One could extrapolate this into even more radical thought: it is not only that one must reinvent psychoanalysis on one’s own, it is also that psychoanalysis keeps reinventing itself through the transference created by one with each particular subject that one works with. This closely connects to the very essence of the analyst’s desire that invites the unveiling, the new form of manifestation, the symbolisation of the symptom. Like the art of a contemporary master, it brings something unseen before, and yet it is always a palimpsest – from Freud to the clinic of today.
The experience of subjectivity in today’s changing world includes challenges and experiences that go beyond previously encountered positions on knowledge, science and subjectivity. There is a need to examine the history of psychoanalysis, rather than shy away from its many controversies in order to situate oneself in the here-and-now of being in the psychoanalyst’s chair ‘listening’ to what is being enunciated from the couch. Lacan outlines in his discussion on, ‘Science and Truth’ (1965-1966), that the unconscious is structured like a language and presents the position of the Analyst as one that “leaves no escape.”
Following on from the publication of “The Aetiology of Hysteria”(Freud, 1896) which Freud had hoped would bring him unprecedented accolades but which was met with silence and indeed hostility, Freud confides in Fleiss, “I am as isolated as you could wish me to be: the word has been given out to abandon me, and a void is forming around me.” Freud and Lacan spoke of subjective destitution, as a reformulation of subjectivity, a political discourse, and indeed that of the Analysts position regarding knowledge. Affirmation of the first critical issue facing psychoanalysis.

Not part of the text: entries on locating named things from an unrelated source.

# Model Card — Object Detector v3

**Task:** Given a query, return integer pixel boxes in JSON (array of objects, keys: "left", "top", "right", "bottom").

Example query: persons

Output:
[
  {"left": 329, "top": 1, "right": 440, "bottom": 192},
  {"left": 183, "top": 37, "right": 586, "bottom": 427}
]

This Call for Papers on the Theme of the Congress “To the Couch and Beyond” invites submissions from psychoanalysts, psychoanalytic psychotherapists, psychologists, psychoanalytic historians, social science researchers, philosophers, critical thinkers from all those interested. “The unconscious is a knowledge, whose subject remains undetermined, in the unconscious. What does it know?” (Lacan, S.XII, 19.05.1965; p. 248). A question never so apt as in challenging, complex and perturbing times like today.